* _Testo di partenza_
######
Pesticidi, coltivazioni intensive ed esposizione agli inquinanti: il caso di Bolzano, tra viti e meleti

© Skylar Zilka - Unsplash

Una ricerca di Heal e Pesticide action Europe ha esaminato oltre 300 campioni di erba raccolti da 80 siti non agricoli nella Provincia autonoma dal 2014 al 2020. È emerso che le misure applicate dalle autorità per limitare la diffusione di pesticidi non sono riuscite a ridurre l’esposizione a sostanze potenzialmente tossiche. Ecco perché

Le misure applicate dalla Provincia autonoma di Bolzano per limitare la diffusione di pesticidi al di fuori delle aree agricole, in particolare per quanto riguarda le coltivazioni intensive di mele e di uva da vino, non sono riuscite a ridurre l’esposizione della popolazione a sostanze di sintesi potenzialmente tossiche. I dati provengono da uno studio pubblicato nell’ottobre 2022 dall’Health and environment alliance (Heal), Pesticide action network (Pan) Europe, Pan Germany e l’Università di Risorse naturali e Scienze della vita di Vienna. La ricerca ha analizzato 306 campioni di erba raccolti in 88 siti pubblici classificati come “non agricoli”, tra cui parchi giochi e cortili scolastici, tra il 2014 e il 2020. I risultati dell’analisi mostrano che nel corso degli anni della ricerca la presenza di sostanze potenzialmente dannose per la salute è rimasta costante o per alcune categorie addirittura aumentata, nonostante le regolamentazioni applicate dalle autorità locali. “Anche se negli ultimi anni il governo regionale di Bolzano ha attuato alcune misure di mitigazione per limitare la ‘deriva’ dei fitofarmaci (cioè lo spostamento dei pesticidi da terreni agricoli a aree non coltivate, ndr), vediamo ancora che i parchi giochi sono contaminati da pesticidi potenzialmente dannosi, rappresentando un rischio per i residenti e i gruppi vulnerabili”, spiega Koen Hertoge, presidente di Pan Europe, promotore e co-autore dello studio.
######
* _Estratti del dataset_
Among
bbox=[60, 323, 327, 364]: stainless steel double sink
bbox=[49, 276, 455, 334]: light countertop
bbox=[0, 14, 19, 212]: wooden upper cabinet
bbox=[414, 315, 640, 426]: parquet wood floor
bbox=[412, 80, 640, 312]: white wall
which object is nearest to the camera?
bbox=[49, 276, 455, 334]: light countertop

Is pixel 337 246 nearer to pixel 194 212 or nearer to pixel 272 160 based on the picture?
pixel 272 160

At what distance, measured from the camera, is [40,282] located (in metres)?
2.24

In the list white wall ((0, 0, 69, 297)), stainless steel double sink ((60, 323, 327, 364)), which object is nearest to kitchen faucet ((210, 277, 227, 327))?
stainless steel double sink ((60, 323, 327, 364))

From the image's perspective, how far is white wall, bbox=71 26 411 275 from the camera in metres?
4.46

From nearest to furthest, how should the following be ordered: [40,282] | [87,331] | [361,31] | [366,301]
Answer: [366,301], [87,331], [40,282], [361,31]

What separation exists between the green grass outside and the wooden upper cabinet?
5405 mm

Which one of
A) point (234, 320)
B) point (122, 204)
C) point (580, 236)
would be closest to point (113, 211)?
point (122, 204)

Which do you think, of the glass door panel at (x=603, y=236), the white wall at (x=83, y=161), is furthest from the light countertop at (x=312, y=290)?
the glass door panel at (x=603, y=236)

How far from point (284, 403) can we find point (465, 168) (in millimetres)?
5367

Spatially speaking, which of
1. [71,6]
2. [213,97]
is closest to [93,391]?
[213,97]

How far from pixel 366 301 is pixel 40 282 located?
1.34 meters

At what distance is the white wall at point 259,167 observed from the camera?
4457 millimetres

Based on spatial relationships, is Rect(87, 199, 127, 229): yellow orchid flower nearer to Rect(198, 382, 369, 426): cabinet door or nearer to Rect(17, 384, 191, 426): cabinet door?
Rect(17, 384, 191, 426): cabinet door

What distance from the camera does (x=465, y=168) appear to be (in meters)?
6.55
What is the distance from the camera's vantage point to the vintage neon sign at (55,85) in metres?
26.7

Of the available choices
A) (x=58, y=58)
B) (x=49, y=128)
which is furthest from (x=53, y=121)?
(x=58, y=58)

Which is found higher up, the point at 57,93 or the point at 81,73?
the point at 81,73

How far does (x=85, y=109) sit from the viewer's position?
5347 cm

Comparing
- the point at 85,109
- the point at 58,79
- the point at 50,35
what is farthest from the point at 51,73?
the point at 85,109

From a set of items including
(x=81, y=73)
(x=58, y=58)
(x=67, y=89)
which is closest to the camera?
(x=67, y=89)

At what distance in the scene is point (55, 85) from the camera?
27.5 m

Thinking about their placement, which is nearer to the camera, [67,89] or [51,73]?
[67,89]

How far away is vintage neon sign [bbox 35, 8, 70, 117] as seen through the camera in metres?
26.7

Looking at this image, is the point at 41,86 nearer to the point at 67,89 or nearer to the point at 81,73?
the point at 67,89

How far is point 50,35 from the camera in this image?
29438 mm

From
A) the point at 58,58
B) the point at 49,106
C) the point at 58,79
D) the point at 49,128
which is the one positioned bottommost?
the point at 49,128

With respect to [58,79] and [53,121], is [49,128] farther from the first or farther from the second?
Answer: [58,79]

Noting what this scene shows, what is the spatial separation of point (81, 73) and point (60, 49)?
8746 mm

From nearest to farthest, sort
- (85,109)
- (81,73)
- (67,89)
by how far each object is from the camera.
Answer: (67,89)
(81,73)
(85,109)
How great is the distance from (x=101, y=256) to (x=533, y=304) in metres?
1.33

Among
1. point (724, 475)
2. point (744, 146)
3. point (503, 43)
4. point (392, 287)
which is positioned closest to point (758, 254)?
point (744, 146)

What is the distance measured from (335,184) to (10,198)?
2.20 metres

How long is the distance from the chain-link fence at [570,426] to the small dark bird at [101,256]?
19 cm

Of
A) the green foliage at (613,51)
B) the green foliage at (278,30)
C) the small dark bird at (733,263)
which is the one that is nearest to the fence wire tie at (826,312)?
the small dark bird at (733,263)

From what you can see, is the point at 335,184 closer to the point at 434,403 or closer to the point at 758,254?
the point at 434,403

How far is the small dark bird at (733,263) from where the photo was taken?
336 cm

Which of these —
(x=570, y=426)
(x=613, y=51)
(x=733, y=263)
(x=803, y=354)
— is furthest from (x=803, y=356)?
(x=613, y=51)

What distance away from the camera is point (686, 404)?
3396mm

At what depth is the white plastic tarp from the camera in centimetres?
######
Secondo il testo sui pesticidi a Bolzano, quale carica ricopre Koen Hertoge? Per lo svolgimento non occorre consultare i record.

È presidente di Pan Europe.